Saturday, 25 October 2008

Island vs prision

I want to make the point that human beings are not islands. I find in my daily communication that it is very common that two people in a conversation are talking about things with completely different meanings for each other, though they are talking about the same. It is as if they were from different worlds, talking about different things. Like two islands with a ship that connects them in the summer period only.

Of course there is a sense of isolation when no one around us understands the meaning of what we say. Namely, the meaning which what we say has for us. But this does not mean that communication is impossible and we are left all alone on our shore.

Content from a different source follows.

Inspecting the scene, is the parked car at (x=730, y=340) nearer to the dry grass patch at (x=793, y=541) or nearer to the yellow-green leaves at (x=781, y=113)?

Oskar Maria Graf uses a much more suitable allegory to explain these feelings of separateness. He describes humans as being prisioners. We are prisioners of ourselves. Prisioners of our educaion, our parents worldview, our own experiences, our believes. Our Shadow keeps us imprisioned. Our past and its imprint in our unconscious makes us see the world in a unique way, but it also is a hindrance to understand each other, because we tend to ignore the fact that everyone carries his baggage of past experiences around.

I have also to vehemently disagree with the pluralist and extreme social constructivist views that the world is not there as such, but it's all a matter of our own imagination and negotiations. All science would be completely nonsense and we would have to abandon any pursuit of knowledge if there was no objective world as such.